From 1945 to 1953, the 265th Fighter Aviation Regiment 336th Fighter Aviation Division was based at the airfield, using Yak-9U and MiG-15 aircraft. In 1953 the regiment relocated to the Poduzheme airfield in Kemsky district, Karelian Autonomous Soviet Socialist Republic.

From December 14, 1944, to February 1946, the 33rd Fighter Aviation Regiment 106th Fighter Aviation Division of the Air Defense was based at the aerodrome. The regiment covered the city of Riga from enemy air raids. In February 1946, the regiment relocated to the airfield in the city Kaunas Lithuanian SSR.
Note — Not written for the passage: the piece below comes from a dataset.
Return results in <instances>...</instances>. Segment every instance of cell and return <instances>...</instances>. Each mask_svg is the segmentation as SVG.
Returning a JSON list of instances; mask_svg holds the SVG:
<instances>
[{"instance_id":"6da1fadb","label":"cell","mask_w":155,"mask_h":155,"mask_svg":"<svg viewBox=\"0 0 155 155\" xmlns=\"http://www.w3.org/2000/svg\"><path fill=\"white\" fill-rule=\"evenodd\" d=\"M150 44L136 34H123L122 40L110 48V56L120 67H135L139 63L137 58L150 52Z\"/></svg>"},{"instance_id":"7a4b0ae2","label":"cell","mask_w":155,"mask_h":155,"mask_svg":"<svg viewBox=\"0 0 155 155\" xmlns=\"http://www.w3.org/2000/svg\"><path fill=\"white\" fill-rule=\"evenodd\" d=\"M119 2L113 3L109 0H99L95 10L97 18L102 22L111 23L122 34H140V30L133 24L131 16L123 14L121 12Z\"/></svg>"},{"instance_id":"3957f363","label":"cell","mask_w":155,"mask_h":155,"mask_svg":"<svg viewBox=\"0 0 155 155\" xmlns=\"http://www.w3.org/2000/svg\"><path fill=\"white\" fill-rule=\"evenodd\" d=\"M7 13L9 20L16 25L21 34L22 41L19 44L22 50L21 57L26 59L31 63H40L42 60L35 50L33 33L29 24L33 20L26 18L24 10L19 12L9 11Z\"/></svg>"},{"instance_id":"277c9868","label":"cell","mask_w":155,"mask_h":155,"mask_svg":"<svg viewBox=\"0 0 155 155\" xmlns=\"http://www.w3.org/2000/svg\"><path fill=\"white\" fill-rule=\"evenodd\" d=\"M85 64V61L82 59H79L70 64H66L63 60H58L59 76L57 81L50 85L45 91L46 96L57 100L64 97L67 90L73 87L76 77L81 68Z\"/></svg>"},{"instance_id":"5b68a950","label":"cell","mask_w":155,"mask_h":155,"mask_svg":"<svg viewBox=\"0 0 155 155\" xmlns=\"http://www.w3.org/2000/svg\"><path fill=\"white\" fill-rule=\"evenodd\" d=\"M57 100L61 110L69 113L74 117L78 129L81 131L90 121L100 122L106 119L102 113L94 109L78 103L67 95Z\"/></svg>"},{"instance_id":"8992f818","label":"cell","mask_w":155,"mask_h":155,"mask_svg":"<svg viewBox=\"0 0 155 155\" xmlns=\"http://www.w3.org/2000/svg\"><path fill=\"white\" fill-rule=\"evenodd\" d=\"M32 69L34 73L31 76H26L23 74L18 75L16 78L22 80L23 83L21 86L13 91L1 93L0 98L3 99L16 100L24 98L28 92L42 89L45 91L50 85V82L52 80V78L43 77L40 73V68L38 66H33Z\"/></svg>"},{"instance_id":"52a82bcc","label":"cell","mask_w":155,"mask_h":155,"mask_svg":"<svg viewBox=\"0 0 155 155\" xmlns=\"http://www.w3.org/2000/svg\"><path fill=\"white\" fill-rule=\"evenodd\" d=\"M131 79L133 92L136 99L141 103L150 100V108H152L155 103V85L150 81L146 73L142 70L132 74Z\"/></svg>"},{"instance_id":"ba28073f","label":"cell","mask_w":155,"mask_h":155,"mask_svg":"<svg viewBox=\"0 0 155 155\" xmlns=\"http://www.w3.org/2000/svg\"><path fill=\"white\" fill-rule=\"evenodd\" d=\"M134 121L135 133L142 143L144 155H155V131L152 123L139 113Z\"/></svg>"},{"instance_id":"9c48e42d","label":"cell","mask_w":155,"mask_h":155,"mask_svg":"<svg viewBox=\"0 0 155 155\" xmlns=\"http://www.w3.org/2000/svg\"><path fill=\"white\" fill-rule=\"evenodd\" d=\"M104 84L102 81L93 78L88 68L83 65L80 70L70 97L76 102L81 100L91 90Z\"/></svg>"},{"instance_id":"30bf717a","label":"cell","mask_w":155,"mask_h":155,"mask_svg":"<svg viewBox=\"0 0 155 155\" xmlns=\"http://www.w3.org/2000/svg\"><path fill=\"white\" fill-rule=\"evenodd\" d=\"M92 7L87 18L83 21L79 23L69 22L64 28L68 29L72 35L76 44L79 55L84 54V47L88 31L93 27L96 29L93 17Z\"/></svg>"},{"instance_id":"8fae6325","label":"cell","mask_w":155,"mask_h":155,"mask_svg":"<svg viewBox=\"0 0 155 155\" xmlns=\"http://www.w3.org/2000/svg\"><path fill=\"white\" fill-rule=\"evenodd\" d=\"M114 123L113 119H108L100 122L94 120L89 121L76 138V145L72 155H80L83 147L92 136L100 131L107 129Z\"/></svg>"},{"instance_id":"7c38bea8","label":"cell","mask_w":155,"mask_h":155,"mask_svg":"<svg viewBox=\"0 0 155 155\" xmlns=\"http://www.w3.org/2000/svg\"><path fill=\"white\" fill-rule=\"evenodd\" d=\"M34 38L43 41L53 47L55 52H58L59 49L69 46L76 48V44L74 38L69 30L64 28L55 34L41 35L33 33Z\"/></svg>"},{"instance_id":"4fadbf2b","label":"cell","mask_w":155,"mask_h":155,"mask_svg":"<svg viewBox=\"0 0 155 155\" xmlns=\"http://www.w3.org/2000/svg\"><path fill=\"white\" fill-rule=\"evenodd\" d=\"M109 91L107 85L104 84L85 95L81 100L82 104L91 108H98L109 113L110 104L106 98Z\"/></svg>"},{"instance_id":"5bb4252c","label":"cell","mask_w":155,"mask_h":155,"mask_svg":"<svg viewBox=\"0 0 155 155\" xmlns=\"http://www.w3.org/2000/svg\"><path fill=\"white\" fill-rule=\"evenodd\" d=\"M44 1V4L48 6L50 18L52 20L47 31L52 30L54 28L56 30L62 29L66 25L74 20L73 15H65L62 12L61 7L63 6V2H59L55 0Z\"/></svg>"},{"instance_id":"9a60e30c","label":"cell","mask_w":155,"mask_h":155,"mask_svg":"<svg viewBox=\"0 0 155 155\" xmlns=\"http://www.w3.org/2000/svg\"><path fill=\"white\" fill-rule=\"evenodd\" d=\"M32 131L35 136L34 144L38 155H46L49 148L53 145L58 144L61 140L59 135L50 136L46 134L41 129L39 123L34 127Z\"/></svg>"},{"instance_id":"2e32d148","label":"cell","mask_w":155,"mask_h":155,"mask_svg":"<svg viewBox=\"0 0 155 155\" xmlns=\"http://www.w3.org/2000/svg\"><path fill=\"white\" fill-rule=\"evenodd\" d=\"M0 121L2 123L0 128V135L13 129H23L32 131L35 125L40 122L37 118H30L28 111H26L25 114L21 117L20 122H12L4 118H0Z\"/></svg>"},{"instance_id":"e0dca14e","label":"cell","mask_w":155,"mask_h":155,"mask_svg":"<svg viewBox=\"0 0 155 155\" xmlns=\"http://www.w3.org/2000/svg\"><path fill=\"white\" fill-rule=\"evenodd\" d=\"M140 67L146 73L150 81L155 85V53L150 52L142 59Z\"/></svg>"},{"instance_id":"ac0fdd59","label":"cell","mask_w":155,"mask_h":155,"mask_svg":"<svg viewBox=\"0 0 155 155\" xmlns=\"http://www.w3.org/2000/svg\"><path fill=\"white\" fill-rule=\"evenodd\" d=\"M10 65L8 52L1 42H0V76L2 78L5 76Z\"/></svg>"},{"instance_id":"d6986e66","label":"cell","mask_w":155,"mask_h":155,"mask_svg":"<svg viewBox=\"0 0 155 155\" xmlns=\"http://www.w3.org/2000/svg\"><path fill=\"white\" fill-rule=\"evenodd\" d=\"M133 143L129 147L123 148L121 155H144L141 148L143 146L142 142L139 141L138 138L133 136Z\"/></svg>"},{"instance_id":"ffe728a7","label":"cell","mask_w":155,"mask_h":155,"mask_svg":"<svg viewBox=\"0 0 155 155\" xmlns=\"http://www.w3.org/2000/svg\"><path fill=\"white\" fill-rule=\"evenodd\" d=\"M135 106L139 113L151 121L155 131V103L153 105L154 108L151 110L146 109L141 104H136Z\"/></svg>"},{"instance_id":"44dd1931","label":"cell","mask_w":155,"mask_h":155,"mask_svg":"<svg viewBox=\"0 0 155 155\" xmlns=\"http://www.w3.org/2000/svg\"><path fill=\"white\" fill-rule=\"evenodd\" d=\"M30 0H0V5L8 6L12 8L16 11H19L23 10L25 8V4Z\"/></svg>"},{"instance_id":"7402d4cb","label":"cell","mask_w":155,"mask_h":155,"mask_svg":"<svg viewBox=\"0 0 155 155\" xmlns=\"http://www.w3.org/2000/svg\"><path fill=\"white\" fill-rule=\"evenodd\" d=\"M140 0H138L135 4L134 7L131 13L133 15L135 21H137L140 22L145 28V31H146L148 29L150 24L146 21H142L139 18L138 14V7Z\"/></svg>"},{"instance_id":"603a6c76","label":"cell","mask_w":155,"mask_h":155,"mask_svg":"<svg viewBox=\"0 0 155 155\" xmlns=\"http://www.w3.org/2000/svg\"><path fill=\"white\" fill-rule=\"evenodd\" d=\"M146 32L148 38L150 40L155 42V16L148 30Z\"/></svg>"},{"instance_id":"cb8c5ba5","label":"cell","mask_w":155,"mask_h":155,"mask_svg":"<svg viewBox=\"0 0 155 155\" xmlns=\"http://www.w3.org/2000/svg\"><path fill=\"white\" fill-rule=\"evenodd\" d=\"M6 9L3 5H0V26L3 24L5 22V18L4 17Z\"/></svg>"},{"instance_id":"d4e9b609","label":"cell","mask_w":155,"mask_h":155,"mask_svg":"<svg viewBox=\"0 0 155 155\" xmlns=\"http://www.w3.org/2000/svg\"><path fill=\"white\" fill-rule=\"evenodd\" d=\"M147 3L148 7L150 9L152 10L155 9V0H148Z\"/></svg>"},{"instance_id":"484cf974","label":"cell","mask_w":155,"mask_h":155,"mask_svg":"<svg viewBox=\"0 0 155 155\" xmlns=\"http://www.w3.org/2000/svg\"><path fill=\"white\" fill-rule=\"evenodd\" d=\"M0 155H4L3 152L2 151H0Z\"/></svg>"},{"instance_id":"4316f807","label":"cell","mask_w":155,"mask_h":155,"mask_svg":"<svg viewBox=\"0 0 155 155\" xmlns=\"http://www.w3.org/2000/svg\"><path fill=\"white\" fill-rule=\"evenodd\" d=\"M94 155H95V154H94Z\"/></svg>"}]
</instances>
From March 2, 1946, the Romanian 164th Fighter Aviation Galatsky Red Banner Order of Suvorov Regiment was included in the 336th Fighter Aviation Division on airplanes Yak-9U, which was based at the aerodrome until April 1, 1947, after which it disbanded.

From September 1953 to 1980, the 899th Orshansky Red Banner Order of Suvorov. E. Dzerzhinsky Fighter Aviation Regiment was based at the airfield. In November 1975, the regiment took part in the suppression of the mutiny aboard the Soviet frigate Storozhevoy. In spring 1980, the regiment, part of the 1st Guards Stalingradsko-Berlinskaya Red Banner Fighter Aviation Division, 15th Air Army, moved from Riga-Rumbula to Lielvārde airfield.

In October 1965, to welcome airplanes like the Ilyushin Il-18 while Riga International Airport wasn't around yet, Rumbula Airport became the international airport of Riga for civil air traffic. It was Aeroflot Latvia's base until 1974 when it was closed because Riga International Airport had finished construction. The old airstairs of the Ilyushin Il-18s are still present in the passenger parking lot.

Currently, the airfield is used as a car market, which is the largest in Latvia, as well as for the home base of small aircraft.